Given passage =>
--- begin ---
I want to continue the discussion about this topic that started with
my request (http://groups.google.de/groups?selm=8utj4k%24cbi%241%40news.messer.de)
on 2000-11-15.
I thank all parties for their comments and suggestions.
The term "SMTP mail" that I've chosen specifies a message according to
the standard "RFC 822" (http://ietf.org/rfc/rfc0822.txt). This format
can be send over the communication protocol "SMTP" and some others.
Excerpt from the book "Programming Internet Email" - Chapter 4
"MIME-compliant messages", Page 60:
"...
the simplest MIME-compliant message is just an RFC 822 simple text
message with an added MIME-Version header.
..."
This request's subject is the deletion of messages in the file "mbox".
1. Some programmes provide the prompt/command line as their
programming interface.
The deletion can be performed manually by typing the letter "d" with a
following message number inside the programmes "mail". (This step can
be performed by a script, too.)
I encounter the difficulty to scroll through all exististing messages
by a command to find the right number for the message that should be
deleted. I am looking for an efficient algorithm.
2. I've spot that the "landscape" of comfortable programming
interfaces has improved.
2.1 PHP
http://pear.php.net/packages.php?catpid=14&catname=Mail
What a pity - The package "mailparse" has got the state "0.9.1
beta" und the package "Mail_Mbox" has got the state "0.1.5 alpha".
2.2 TCL
http://tcllib.sourceforge.net/doc/index.html
mime - Manipulation of MIME body parts
Tcl MIME - generates and parses MIME body parts
2.3 Perl
http://search.cpan.org/modlist/Mail_and_Usenet_News/Mail/
The package "Mail::Box" (Mail folder manager and MUA backend,
http://perl.overmeer.net/mailbox/) has got the state "2.034 beta".
The package "Mail::MboxParser" (read-only access to
UNIX-mailboxes) has got the state "0.38".
The package "Mail::Field" (Base class for manipulation of mail
header fields) has got the state "1.58".
2.4 Python
http://www.python.org/doc/lib/netdata.html
12.2 email -- An email and MIME handling package
12.4 mailbox -- Read various mailbox formats
2.5 Ruby
http://www.ruby-lang.org/raa/cat.rhtml?category_major=Library;category_minor=Mail
The package "mbox" (mbox Read and write UNIX' mbox mail-format)
has got the state "20001026 unstable".
2.6 Java
http://java.sun.com/products/javamail/
The package "JavaMail" has got the state "1.3, 26. Juni 2002".
Is a protocol provider for the format "Mbox" available?
3. A method for the deletion seems to be missing. I come to a
fundamental programming problem now.
How can a piece be cut out from the file "mbox" that can be huge in
size and that is accessed rapidly and perhaps without breaks while new
messages are appended to the file end?
(The programme "mailx" has got a built-in solution. I don't want to
look at the source files.)
--- end ---
Aim =>
Please pick up the post about deleting messages from an mbox file after its last sentence and extend it.

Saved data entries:
--- begin ---
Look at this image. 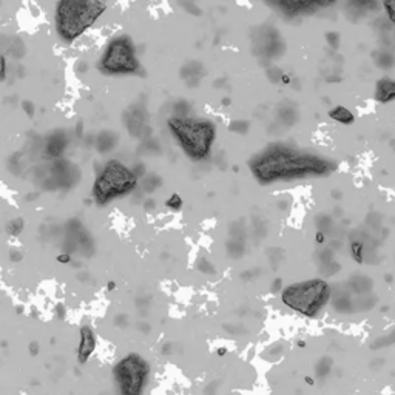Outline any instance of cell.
<instances>
[{
    "instance_id": "obj_1",
    "label": "cell",
    "mask_w": 395,
    "mask_h": 395,
    "mask_svg": "<svg viewBox=\"0 0 395 395\" xmlns=\"http://www.w3.org/2000/svg\"><path fill=\"white\" fill-rule=\"evenodd\" d=\"M249 170L261 185L329 176L337 170V162L298 147L273 142L249 159Z\"/></svg>"
},
{
    "instance_id": "obj_2",
    "label": "cell",
    "mask_w": 395,
    "mask_h": 395,
    "mask_svg": "<svg viewBox=\"0 0 395 395\" xmlns=\"http://www.w3.org/2000/svg\"><path fill=\"white\" fill-rule=\"evenodd\" d=\"M167 128L181 151L191 162H207L216 142L218 127L213 121L193 116H172Z\"/></svg>"
},
{
    "instance_id": "obj_3",
    "label": "cell",
    "mask_w": 395,
    "mask_h": 395,
    "mask_svg": "<svg viewBox=\"0 0 395 395\" xmlns=\"http://www.w3.org/2000/svg\"><path fill=\"white\" fill-rule=\"evenodd\" d=\"M139 181L130 166L111 157L96 169L90 198L94 206L101 209L108 207L114 201L133 194L139 187Z\"/></svg>"
},
{
    "instance_id": "obj_4",
    "label": "cell",
    "mask_w": 395,
    "mask_h": 395,
    "mask_svg": "<svg viewBox=\"0 0 395 395\" xmlns=\"http://www.w3.org/2000/svg\"><path fill=\"white\" fill-rule=\"evenodd\" d=\"M102 0H59L54 10V26L65 44L84 36L105 13Z\"/></svg>"
},
{
    "instance_id": "obj_5",
    "label": "cell",
    "mask_w": 395,
    "mask_h": 395,
    "mask_svg": "<svg viewBox=\"0 0 395 395\" xmlns=\"http://www.w3.org/2000/svg\"><path fill=\"white\" fill-rule=\"evenodd\" d=\"M281 303L304 318H317L329 304L332 287L326 280L312 278L284 286L280 293Z\"/></svg>"
},
{
    "instance_id": "obj_6",
    "label": "cell",
    "mask_w": 395,
    "mask_h": 395,
    "mask_svg": "<svg viewBox=\"0 0 395 395\" xmlns=\"http://www.w3.org/2000/svg\"><path fill=\"white\" fill-rule=\"evenodd\" d=\"M151 378V365L142 353L131 350L111 368L116 395H145Z\"/></svg>"
},
{
    "instance_id": "obj_7",
    "label": "cell",
    "mask_w": 395,
    "mask_h": 395,
    "mask_svg": "<svg viewBox=\"0 0 395 395\" xmlns=\"http://www.w3.org/2000/svg\"><path fill=\"white\" fill-rule=\"evenodd\" d=\"M97 70L105 76H144L131 37L125 34L111 37L99 57Z\"/></svg>"
},
{
    "instance_id": "obj_8",
    "label": "cell",
    "mask_w": 395,
    "mask_h": 395,
    "mask_svg": "<svg viewBox=\"0 0 395 395\" xmlns=\"http://www.w3.org/2000/svg\"><path fill=\"white\" fill-rule=\"evenodd\" d=\"M47 173L48 178L42 181V187L48 191L70 190L79 182V179L82 176V173L79 172V169L73 162L62 159V157L51 161V164L47 169Z\"/></svg>"
},
{
    "instance_id": "obj_9",
    "label": "cell",
    "mask_w": 395,
    "mask_h": 395,
    "mask_svg": "<svg viewBox=\"0 0 395 395\" xmlns=\"http://www.w3.org/2000/svg\"><path fill=\"white\" fill-rule=\"evenodd\" d=\"M65 247L67 252H79V255L91 256L94 253V240L87 227L76 218L65 224Z\"/></svg>"
},
{
    "instance_id": "obj_10",
    "label": "cell",
    "mask_w": 395,
    "mask_h": 395,
    "mask_svg": "<svg viewBox=\"0 0 395 395\" xmlns=\"http://www.w3.org/2000/svg\"><path fill=\"white\" fill-rule=\"evenodd\" d=\"M269 7L280 11V14L287 17L309 16L318 10L327 8L335 0H262Z\"/></svg>"
},
{
    "instance_id": "obj_11",
    "label": "cell",
    "mask_w": 395,
    "mask_h": 395,
    "mask_svg": "<svg viewBox=\"0 0 395 395\" xmlns=\"http://www.w3.org/2000/svg\"><path fill=\"white\" fill-rule=\"evenodd\" d=\"M122 121L124 125L127 128V131L138 139H147L151 138V130L148 127V111L147 107L141 102L130 105L124 114H122Z\"/></svg>"
},
{
    "instance_id": "obj_12",
    "label": "cell",
    "mask_w": 395,
    "mask_h": 395,
    "mask_svg": "<svg viewBox=\"0 0 395 395\" xmlns=\"http://www.w3.org/2000/svg\"><path fill=\"white\" fill-rule=\"evenodd\" d=\"M97 347V334L91 324L79 327V343L76 347V360L79 366H85L94 355Z\"/></svg>"
},
{
    "instance_id": "obj_13",
    "label": "cell",
    "mask_w": 395,
    "mask_h": 395,
    "mask_svg": "<svg viewBox=\"0 0 395 395\" xmlns=\"http://www.w3.org/2000/svg\"><path fill=\"white\" fill-rule=\"evenodd\" d=\"M68 145H70L68 133L62 128L54 130L50 135H47L44 142H42V156L47 161L59 159V157L63 156Z\"/></svg>"
},
{
    "instance_id": "obj_14",
    "label": "cell",
    "mask_w": 395,
    "mask_h": 395,
    "mask_svg": "<svg viewBox=\"0 0 395 395\" xmlns=\"http://www.w3.org/2000/svg\"><path fill=\"white\" fill-rule=\"evenodd\" d=\"M179 76L188 88H196L204 76V67L200 60H188L181 67Z\"/></svg>"
},
{
    "instance_id": "obj_15",
    "label": "cell",
    "mask_w": 395,
    "mask_h": 395,
    "mask_svg": "<svg viewBox=\"0 0 395 395\" xmlns=\"http://www.w3.org/2000/svg\"><path fill=\"white\" fill-rule=\"evenodd\" d=\"M374 99L380 104H389L395 101V79L381 77L375 84Z\"/></svg>"
},
{
    "instance_id": "obj_16",
    "label": "cell",
    "mask_w": 395,
    "mask_h": 395,
    "mask_svg": "<svg viewBox=\"0 0 395 395\" xmlns=\"http://www.w3.org/2000/svg\"><path fill=\"white\" fill-rule=\"evenodd\" d=\"M119 144V135L111 131V130H102L101 133L96 135L94 138V148L101 153H110L116 148V145Z\"/></svg>"
},
{
    "instance_id": "obj_17",
    "label": "cell",
    "mask_w": 395,
    "mask_h": 395,
    "mask_svg": "<svg viewBox=\"0 0 395 395\" xmlns=\"http://www.w3.org/2000/svg\"><path fill=\"white\" fill-rule=\"evenodd\" d=\"M329 117L332 121L341 124V125H352L355 122V114L347 108V107H343V105H335L332 107L329 111H327Z\"/></svg>"
},
{
    "instance_id": "obj_18",
    "label": "cell",
    "mask_w": 395,
    "mask_h": 395,
    "mask_svg": "<svg viewBox=\"0 0 395 395\" xmlns=\"http://www.w3.org/2000/svg\"><path fill=\"white\" fill-rule=\"evenodd\" d=\"M161 187H162V178L157 173H147L141 179V190L145 194H151Z\"/></svg>"
},
{
    "instance_id": "obj_19",
    "label": "cell",
    "mask_w": 395,
    "mask_h": 395,
    "mask_svg": "<svg viewBox=\"0 0 395 395\" xmlns=\"http://www.w3.org/2000/svg\"><path fill=\"white\" fill-rule=\"evenodd\" d=\"M25 230V221L20 216L11 218L7 224H5V232L11 236V238H17L20 236Z\"/></svg>"
},
{
    "instance_id": "obj_20",
    "label": "cell",
    "mask_w": 395,
    "mask_h": 395,
    "mask_svg": "<svg viewBox=\"0 0 395 395\" xmlns=\"http://www.w3.org/2000/svg\"><path fill=\"white\" fill-rule=\"evenodd\" d=\"M166 209H169L170 212H173V213H179L182 209H184V200H182V196L179 194V193H176V191H173L167 200H166Z\"/></svg>"
},
{
    "instance_id": "obj_21",
    "label": "cell",
    "mask_w": 395,
    "mask_h": 395,
    "mask_svg": "<svg viewBox=\"0 0 395 395\" xmlns=\"http://www.w3.org/2000/svg\"><path fill=\"white\" fill-rule=\"evenodd\" d=\"M141 153L144 154H154V153H161V145L154 138H147L142 141L141 144Z\"/></svg>"
},
{
    "instance_id": "obj_22",
    "label": "cell",
    "mask_w": 395,
    "mask_h": 395,
    "mask_svg": "<svg viewBox=\"0 0 395 395\" xmlns=\"http://www.w3.org/2000/svg\"><path fill=\"white\" fill-rule=\"evenodd\" d=\"M349 250H350V256L357 264H363L365 261V253H363V243L360 241H352L349 244Z\"/></svg>"
},
{
    "instance_id": "obj_23",
    "label": "cell",
    "mask_w": 395,
    "mask_h": 395,
    "mask_svg": "<svg viewBox=\"0 0 395 395\" xmlns=\"http://www.w3.org/2000/svg\"><path fill=\"white\" fill-rule=\"evenodd\" d=\"M196 269L200 270L201 273L207 275V276H212V275L216 273V269H215L213 262H212L207 256H201L200 259H198V262H196Z\"/></svg>"
},
{
    "instance_id": "obj_24",
    "label": "cell",
    "mask_w": 395,
    "mask_h": 395,
    "mask_svg": "<svg viewBox=\"0 0 395 395\" xmlns=\"http://www.w3.org/2000/svg\"><path fill=\"white\" fill-rule=\"evenodd\" d=\"M190 110H191V104H190L188 101H185V99H179V101H176V102L173 104V108H172L173 116H181V117L188 116Z\"/></svg>"
},
{
    "instance_id": "obj_25",
    "label": "cell",
    "mask_w": 395,
    "mask_h": 395,
    "mask_svg": "<svg viewBox=\"0 0 395 395\" xmlns=\"http://www.w3.org/2000/svg\"><path fill=\"white\" fill-rule=\"evenodd\" d=\"M249 128H250V124L247 121H233L228 125V130L236 135H246V133H249Z\"/></svg>"
},
{
    "instance_id": "obj_26",
    "label": "cell",
    "mask_w": 395,
    "mask_h": 395,
    "mask_svg": "<svg viewBox=\"0 0 395 395\" xmlns=\"http://www.w3.org/2000/svg\"><path fill=\"white\" fill-rule=\"evenodd\" d=\"M280 116H281V121H284L286 124L292 125L295 122V119L298 117V113L295 108H289V107H283L280 110Z\"/></svg>"
},
{
    "instance_id": "obj_27",
    "label": "cell",
    "mask_w": 395,
    "mask_h": 395,
    "mask_svg": "<svg viewBox=\"0 0 395 395\" xmlns=\"http://www.w3.org/2000/svg\"><path fill=\"white\" fill-rule=\"evenodd\" d=\"M381 7L386 13V17L390 23L395 25V0H380Z\"/></svg>"
},
{
    "instance_id": "obj_28",
    "label": "cell",
    "mask_w": 395,
    "mask_h": 395,
    "mask_svg": "<svg viewBox=\"0 0 395 395\" xmlns=\"http://www.w3.org/2000/svg\"><path fill=\"white\" fill-rule=\"evenodd\" d=\"M179 5L184 8V11L185 13H188V14H193V16H201L203 14V11H201V8L198 7L193 0H179Z\"/></svg>"
},
{
    "instance_id": "obj_29",
    "label": "cell",
    "mask_w": 395,
    "mask_h": 395,
    "mask_svg": "<svg viewBox=\"0 0 395 395\" xmlns=\"http://www.w3.org/2000/svg\"><path fill=\"white\" fill-rule=\"evenodd\" d=\"M381 57L378 59V57H375V63L378 65V67H381V68H392L395 63H392V62H387V59H395L390 53H387V51H380L378 53Z\"/></svg>"
},
{
    "instance_id": "obj_30",
    "label": "cell",
    "mask_w": 395,
    "mask_h": 395,
    "mask_svg": "<svg viewBox=\"0 0 395 395\" xmlns=\"http://www.w3.org/2000/svg\"><path fill=\"white\" fill-rule=\"evenodd\" d=\"M350 5H353L355 8H360V10H369V8H375L377 0H349Z\"/></svg>"
},
{
    "instance_id": "obj_31",
    "label": "cell",
    "mask_w": 395,
    "mask_h": 395,
    "mask_svg": "<svg viewBox=\"0 0 395 395\" xmlns=\"http://www.w3.org/2000/svg\"><path fill=\"white\" fill-rule=\"evenodd\" d=\"M114 326L121 327V329H125L128 324H130V318L127 313H116L114 315V320H113Z\"/></svg>"
},
{
    "instance_id": "obj_32",
    "label": "cell",
    "mask_w": 395,
    "mask_h": 395,
    "mask_svg": "<svg viewBox=\"0 0 395 395\" xmlns=\"http://www.w3.org/2000/svg\"><path fill=\"white\" fill-rule=\"evenodd\" d=\"M8 76V59L7 54L0 53V82H5Z\"/></svg>"
},
{
    "instance_id": "obj_33",
    "label": "cell",
    "mask_w": 395,
    "mask_h": 395,
    "mask_svg": "<svg viewBox=\"0 0 395 395\" xmlns=\"http://www.w3.org/2000/svg\"><path fill=\"white\" fill-rule=\"evenodd\" d=\"M326 41L329 44V47L332 50H338V45H340V34L335 32V31H329L326 34Z\"/></svg>"
},
{
    "instance_id": "obj_34",
    "label": "cell",
    "mask_w": 395,
    "mask_h": 395,
    "mask_svg": "<svg viewBox=\"0 0 395 395\" xmlns=\"http://www.w3.org/2000/svg\"><path fill=\"white\" fill-rule=\"evenodd\" d=\"M283 73H284V71H281L280 68L272 67V68H269V70H267V77L270 79V81H272L273 84H276V82H280V81H281V76H283Z\"/></svg>"
},
{
    "instance_id": "obj_35",
    "label": "cell",
    "mask_w": 395,
    "mask_h": 395,
    "mask_svg": "<svg viewBox=\"0 0 395 395\" xmlns=\"http://www.w3.org/2000/svg\"><path fill=\"white\" fill-rule=\"evenodd\" d=\"M20 107H22V110L25 111V114H26L28 117H34V114H36V105H34L31 101H22Z\"/></svg>"
},
{
    "instance_id": "obj_36",
    "label": "cell",
    "mask_w": 395,
    "mask_h": 395,
    "mask_svg": "<svg viewBox=\"0 0 395 395\" xmlns=\"http://www.w3.org/2000/svg\"><path fill=\"white\" fill-rule=\"evenodd\" d=\"M56 261H57L59 264H62V266H68V264L73 262V255H71L70 252L63 250V252H60V253L56 256Z\"/></svg>"
},
{
    "instance_id": "obj_37",
    "label": "cell",
    "mask_w": 395,
    "mask_h": 395,
    "mask_svg": "<svg viewBox=\"0 0 395 395\" xmlns=\"http://www.w3.org/2000/svg\"><path fill=\"white\" fill-rule=\"evenodd\" d=\"M131 170L135 172V175H136L139 179H142V178L147 175V167H145V164L141 162V161L136 162V164H133V166H131Z\"/></svg>"
},
{
    "instance_id": "obj_38",
    "label": "cell",
    "mask_w": 395,
    "mask_h": 395,
    "mask_svg": "<svg viewBox=\"0 0 395 395\" xmlns=\"http://www.w3.org/2000/svg\"><path fill=\"white\" fill-rule=\"evenodd\" d=\"M8 258H10V261H11V262L17 264V262H20V261L23 259V252H22L20 249H16V247H13V249L10 250V253H8Z\"/></svg>"
},
{
    "instance_id": "obj_39",
    "label": "cell",
    "mask_w": 395,
    "mask_h": 395,
    "mask_svg": "<svg viewBox=\"0 0 395 395\" xmlns=\"http://www.w3.org/2000/svg\"><path fill=\"white\" fill-rule=\"evenodd\" d=\"M54 315H56V318L60 320V321L65 320V317H67V307H65L63 303H57V304L54 306Z\"/></svg>"
},
{
    "instance_id": "obj_40",
    "label": "cell",
    "mask_w": 395,
    "mask_h": 395,
    "mask_svg": "<svg viewBox=\"0 0 395 395\" xmlns=\"http://www.w3.org/2000/svg\"><path fill=\"white\" fill-rule=\"evenodd\" d=\"M156 200L154 198H145V200L142 201V209L147 212V213H151V212H154L156 210Z\"/></svg>"
},
{
    "instance_id": "obj_41",
    "label": "cell",
    "mask_w": 395,
    "mask_h": 395,
    "mask_svg": "<svg viewBox=\"0 0 395 395\" xmlns=\"http://www.w3.org/2000/svg\"><path fill=\"white\" fill-rule=\"evenodd\" d=\"M218 387H219V381H210L204 387V395H216L218 393Z\"/></svg>"
},
{
    "instance_id": "obj_42",
    "label": "cell",
    "mask_w": 395,
    "mask_h": 395,
    "mask_svg": "<svg viewBox=\"0 0 395 395\" xmlns=\"http://www.w3.org/2000/svg\"><path fill=\"white\" fill-rule=\"evenodd\" d=\"M284 289V284H283V280L281 278H275L272 286H270V290L273 293H281V290Z\"/></svg>"
},
{
    "instance_id": "obj_43",
    "label": "cell",
    "mask_w": 395,
    "mask_h": 395,
    "mask_svg": "<svg viewBox=\"0 0 395 395\" xmlns=\"http://www.w3.org/2000/svg\"><path fill=\"white\" fill-rule=\"evenodd\" d=\"M28 350H29V355H31V357H37L39 352H41V344H39L36 340H32V341L28 344Z\"/></svg>"
},
{
    "instance_id": "obj_44",
    "label": "cell",
    "mask_w": 395,
    "mask_h": 395,
    "mask_svg": "<svg viewBox=\"0 0 395 395\" xmlns=\"http://www.w3.org/2000/svg\"><path fill=\"white\" fill-rule=\"evenodd\" d=\"M173 347H175V344L170 343V341H167V343H164V344L161 346V353H162V355H172V353L175 352Z\"/></svg>"
},
{
    "instance_id": "obj_45",
    "label": "cell",
    "mask_w": 395,
    "mask_h": 395,
    "mask_svg": "<svg viewBox=\"0 0 395 395\" xmlns=\"http://www.w3.org/2000/svg\"><path fill=\"white\" fill-rule=\"evenodd\" d=\"M138 331L142 332V334H150L151 332V326L147 321H141V323H138Z\"/></svg>"
},
{
    "instance_id": "obj_46",
    "label": "cell",
    "mask_w": 395,
    "mask_h": 395,
    "mask_svg": "<svg viewBox=\"0 0 395 395\" xmlns=\"http://www.w3.org/2000/svg\"><path fill=\"white\" fill-rule=\"evenodd\" d=\"M74 135H76L77 139H84V124H82V122H77V124H76Z\"/></svg>"
},
{
    "instance_id": "obj_47",
    "label": "cell",
    "mask_w": 395,
    "mask_h": 395,
    "mask_svg": "<svg viewBox=\"0 0 395 395\" xmlns=\"http://www.w3.org/2000/svg\"><path fill=\"white\" fill-rule=\"evenodd\" d=\"M151 304V297H147V298H138L136 300V306L138 307H148Z\"/></svg>"
},
{
    "instance_id": "obj_48",
    "label": "cell",
    "mask_w": 395,
    "mask_h": 395,
    "mask_svg": "<svg viewBox=\"0 0 395 395\" xmlns=\"http://www.w3.org/2000/svg\"><path fill=\"white\" fill-rule=\"evenodd\" d=\"M315 243H317V244H324L326 243V235L321 230H318L317 233H315Z\"/></svg>"
},
{
    "instance_id": "obj_49",
    "label": "cell",
    "mask_w": 395,
    "mask_h": 395,
    "mask_svg": "<svg viewBox=\"0 0 395 395\" xmlns=\"http://www.w3.org/2000/svg\"><path fill=\"white\" fill-rule=\"evenodd\" d=\"M116 289H117L116 281H113V280L107 281V284H105V290H107V292H113V290H116Z\"/></svg>"
},
{
    "instance_id": "obj_50",
    "label": "cell",
    "mask_w": 395,
    "mask_h": 395,
    "mask_svg": "<svg viewBox=\"0 0 395 395\" xmlns=\"http://www.w3.org/2000/svg\"><path fill=\"white\" fill-rule=\"evenodd\" d=\"M37 198H39V193L37 191H32V193H28V194H25V201L26 203H32V201H36L37 200Z\"/></svg>"
},
{
    "instance_id": "obj_51",
    "label": "cell",
    "mask_w": 395,
    "mask_h": 395,
    "mask_svg": "<svg viewBox=\"0 0 395 395\" xmlns=\"http://www.w3.org/2000/svg\"><path fill=\"white\" fill-rule=\"evenodd\" d=\"M227 347L225 346H219V347H216V355H218V357H225V355H227Z\"/></svg>"
},
{
    "instance_id": "obj_52",
    "label": "cell",
    "mask_w": 395,
    "mask_h": 395,
    "mask_svg": "<svg viewBox=\"0 0 395 395\" xmlns=\"http://www.w3.org/2000/svg\"><path fill=\"white\" fill-rule=\"evenodd\" d=\"M281 84H284V85H289L290 82H292V79H290V76L289 74H286V73H283V76H281V81H280Z\"/></svg>"
},
{
    "instance_id": "obj_53",
    "label": "cell",
    "mask_w": 395,
    "mask_h": 395,
    "mask_svg": "<svg viewBox=\"0 0 395 395\" xmlns=\"http://www.w3.org/2000/svg\"><path fill=\"white\" fill-rule=\"evenodd\" d=\"M304 381H306L307 384H310V386H313V384H315V380H313L312 377H309V375H307V377H304Z\"/></svg>"
},
{
    "instance_id": "obj_54",
    "label": "cell",
    "mask_w": 395,
    "mask_h": 395,
    "mask_svg": "<svg viewBox=\"0 0 395 395\" xmlns=\"http://www.w3.org/2000/svg\"><path fill=\"white\" fill-rule=\"evenodd\" d=\"M16 312H17L19 315H23V313H25V309H23V306H16Z\"/></svg>"
},
{
    "instance_id": "obj_55",
    "label": "cell",
    "mask_w": 395,
    "mask_h": 395,
    "mask_svg": "<svg viewBox=\"0 0 395 395\" xmlns=\"http://www.w3.org/2000/svg\"><path fill=\"white\" fill-rule=\"evenodd\" d=\"M230 104H232L230 97H224V99H222V105H224V107H227V105H230Z\"/></svg>"
},
{
    "instance_id": "obj_56",
    "label": "cell",
    "mask_w": 395,
    "mask_h": 395,
    "mask_svg": "<svg viewBox=\"0 0 395 395\" xmlns=\"http://www.w3.org/2000/svg\"><path fill=\"white\" fill-rule=\"evenodd\" d=\"M386 281H387V283H390V281H392V275H390V273H387V275H386Z\"/></svg>"
},
{
    "instance_id": "obj_57",
    "label": "cell",
    "mask_w": 395,
    "mask_h": 395,
    "mask_svg": "<svg viewBox=\"0 0 395 395\" xmlns=\"http://www.w3.org/2000/svg\"><path fill=\"white\" fill-rule=\"evenodd\" d=\"M298 347H306V343L304 341H298Z\"/></svg>"
},
{
    "instance_id": "obj_58",
    "label": "cell",
    "mask_w": 395,
    "mask_h": 395,
    "mask_svg": "<svg viewBox=\"0 0 395 395\" xmlns=\"http://www.w3.org/2000/svg\"><path fill=\"white\" fill-rule=\"evenodd\" d=\"M235 395H241V393H235Z\"/></svg>"
}]
</instances>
--- end ---
Final answer =>
3.1 I do not know yet how to put the ends of the gap together again.
3.2 The file can always be written (without the deleted contents) to a
new version. The updated version replaces the old one. Is this
applicable if you think about speed?
A problem detail is also to acquire a lock for the write access to
update the file.
Sincerely,
Markus Elfring
You may find http://www.jwz.org/doc/mailsum.html helpful.
Ben
in comp.programming i read:
>The term "SMTP mail" that I've chosen specifies a message according to
>the standard "RFC 822" (http://ietf.org/rfc/rfc0822.txt). This format
>can be send over the communication protocol "SMTP" and some others.
rfc 2822 is the current standard. almost no system stores that format
unmodified, e.g., the unix mbox format prefixes it with a `from ' line and
prefixes lines that start with that string with a `>', and may retain the
smtp envelope as return-path and an x- headers. but even that's not
universal, e.g., solaris doesn't write a `from ' line instead it writes a
content-length header which is exactly correct.
>This request's subject is the deletion of messages in the file "mbox".
>1. Some programmes provide the prompt/command line as their
>programming interface.
that is a human interface. a programming interface is typically present in
the form of scripts manipulating variables and calling functions.
libraries are available that can manipulate various mailboxes formats,
e.g., c-client from the university of washington.
>I encounter the difficulty to scroll through all exististing messages
>by a command to find the right number for the message that should be
>deleted. I am looking for an efficient algorithm.
there is no particularly efficient algorithm, you must read the entire
file, collecting all the sensible headers (e.g., from, subject) as you
progress. to make future manipulation more efficient you can record the
position within the file of each message.
>3. A method for the deletion seems to be missing. I come to a
>fundamental programming problem now.
>How can a piece be cut out from the file "mbox" that can be huge in
>size and that is accessed rapidly and perhaps without breaks while new
>messages are appended to the file end?
nothing can be done until you have your system's locking mechanism
implemented.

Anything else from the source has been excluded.